DATA SHOWN: Begin

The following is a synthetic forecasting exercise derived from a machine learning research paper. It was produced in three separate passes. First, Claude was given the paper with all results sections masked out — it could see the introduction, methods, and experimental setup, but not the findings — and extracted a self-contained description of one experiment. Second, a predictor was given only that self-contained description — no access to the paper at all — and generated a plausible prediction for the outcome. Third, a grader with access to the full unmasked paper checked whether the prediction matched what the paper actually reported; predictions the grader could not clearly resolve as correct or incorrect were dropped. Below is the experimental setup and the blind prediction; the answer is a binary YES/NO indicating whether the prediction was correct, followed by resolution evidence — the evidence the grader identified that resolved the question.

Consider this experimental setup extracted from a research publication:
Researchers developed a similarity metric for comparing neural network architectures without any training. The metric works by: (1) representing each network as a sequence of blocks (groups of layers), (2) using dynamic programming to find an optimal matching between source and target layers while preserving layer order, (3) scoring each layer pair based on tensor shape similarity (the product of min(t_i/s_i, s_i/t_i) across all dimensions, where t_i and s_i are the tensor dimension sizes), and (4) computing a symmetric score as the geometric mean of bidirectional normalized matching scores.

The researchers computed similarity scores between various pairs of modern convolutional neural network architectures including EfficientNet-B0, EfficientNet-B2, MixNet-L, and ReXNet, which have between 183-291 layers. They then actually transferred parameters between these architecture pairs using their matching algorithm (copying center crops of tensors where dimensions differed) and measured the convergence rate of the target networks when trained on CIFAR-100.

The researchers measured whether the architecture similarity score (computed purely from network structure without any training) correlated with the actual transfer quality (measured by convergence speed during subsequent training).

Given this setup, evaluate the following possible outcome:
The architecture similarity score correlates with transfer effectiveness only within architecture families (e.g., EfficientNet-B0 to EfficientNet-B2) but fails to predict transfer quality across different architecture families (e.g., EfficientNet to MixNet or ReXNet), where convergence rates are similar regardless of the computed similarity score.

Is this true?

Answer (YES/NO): NO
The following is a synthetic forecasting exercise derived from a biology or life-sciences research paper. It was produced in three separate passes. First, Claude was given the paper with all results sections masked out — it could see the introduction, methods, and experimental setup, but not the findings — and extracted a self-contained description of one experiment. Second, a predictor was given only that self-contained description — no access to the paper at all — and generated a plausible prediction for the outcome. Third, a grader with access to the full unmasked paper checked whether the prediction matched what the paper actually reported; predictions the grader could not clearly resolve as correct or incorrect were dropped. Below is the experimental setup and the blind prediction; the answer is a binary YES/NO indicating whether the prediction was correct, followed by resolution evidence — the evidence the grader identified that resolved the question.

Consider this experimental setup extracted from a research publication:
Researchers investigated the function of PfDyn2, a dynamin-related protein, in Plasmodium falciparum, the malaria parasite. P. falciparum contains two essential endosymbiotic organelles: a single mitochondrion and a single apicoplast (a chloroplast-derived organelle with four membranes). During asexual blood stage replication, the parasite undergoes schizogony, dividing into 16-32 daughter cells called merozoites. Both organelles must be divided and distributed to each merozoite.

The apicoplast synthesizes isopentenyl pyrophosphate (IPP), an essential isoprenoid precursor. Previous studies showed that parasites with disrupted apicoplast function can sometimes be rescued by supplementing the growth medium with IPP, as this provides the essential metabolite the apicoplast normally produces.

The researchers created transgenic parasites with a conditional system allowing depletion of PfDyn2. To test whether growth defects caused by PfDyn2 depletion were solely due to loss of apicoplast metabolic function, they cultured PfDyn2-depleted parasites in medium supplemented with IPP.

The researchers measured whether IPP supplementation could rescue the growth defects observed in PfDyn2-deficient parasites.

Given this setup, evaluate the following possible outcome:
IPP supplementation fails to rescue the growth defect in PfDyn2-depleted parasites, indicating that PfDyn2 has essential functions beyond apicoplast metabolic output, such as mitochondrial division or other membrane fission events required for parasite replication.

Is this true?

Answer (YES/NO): YES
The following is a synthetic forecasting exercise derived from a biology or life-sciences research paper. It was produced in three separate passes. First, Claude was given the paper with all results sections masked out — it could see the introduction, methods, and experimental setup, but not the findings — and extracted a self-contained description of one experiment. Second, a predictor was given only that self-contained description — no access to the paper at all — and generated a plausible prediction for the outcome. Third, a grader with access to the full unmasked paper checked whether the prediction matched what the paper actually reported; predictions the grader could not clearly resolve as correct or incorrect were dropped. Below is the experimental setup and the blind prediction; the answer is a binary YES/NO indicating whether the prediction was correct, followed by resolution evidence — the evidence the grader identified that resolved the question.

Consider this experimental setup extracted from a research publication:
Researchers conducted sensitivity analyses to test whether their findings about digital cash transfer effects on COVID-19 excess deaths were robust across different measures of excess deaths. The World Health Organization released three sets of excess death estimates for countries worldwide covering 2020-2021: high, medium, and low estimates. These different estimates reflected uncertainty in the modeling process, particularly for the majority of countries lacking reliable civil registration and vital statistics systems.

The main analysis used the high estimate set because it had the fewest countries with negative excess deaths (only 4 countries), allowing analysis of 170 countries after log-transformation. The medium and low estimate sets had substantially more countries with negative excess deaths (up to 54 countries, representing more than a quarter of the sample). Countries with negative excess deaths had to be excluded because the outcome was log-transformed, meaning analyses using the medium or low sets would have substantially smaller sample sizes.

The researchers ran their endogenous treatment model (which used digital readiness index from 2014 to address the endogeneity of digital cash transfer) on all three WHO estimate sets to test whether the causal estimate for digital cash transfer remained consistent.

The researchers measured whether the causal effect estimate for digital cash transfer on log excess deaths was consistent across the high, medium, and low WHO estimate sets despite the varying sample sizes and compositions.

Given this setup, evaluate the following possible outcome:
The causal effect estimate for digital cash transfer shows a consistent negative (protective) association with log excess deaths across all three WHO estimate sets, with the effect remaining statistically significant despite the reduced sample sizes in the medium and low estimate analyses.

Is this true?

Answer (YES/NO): YES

DATA SHOWN: End

• _EXERCISE PROMPT_
Scan the material above for the string "training", and copy every line where it is found.

• _REPLY TO THE TASK_
Researchers developed a similarity metric for comparing neural network architectures without any training. The metric works by: (1) representing each network as a sequence of blocks (groups of layers), (2) using dynamic programming to find an optimal matching between source and target layers while preserving layer order, (3) scoring each layer pair based on tensor shape similarity (the product of min(t_i/s_i, s_i/t_i) across all dimensions, where t_i and s_i are the tensor dimension sizes), and (4) computing a symmetric score as the geometric mean of bidirectional normalized matching scores.
The researchers measured whether the architecture similarity score (computed purely from network structure without any training) correlated with the actual transfer quality (measured by convergence speed during subsequent training).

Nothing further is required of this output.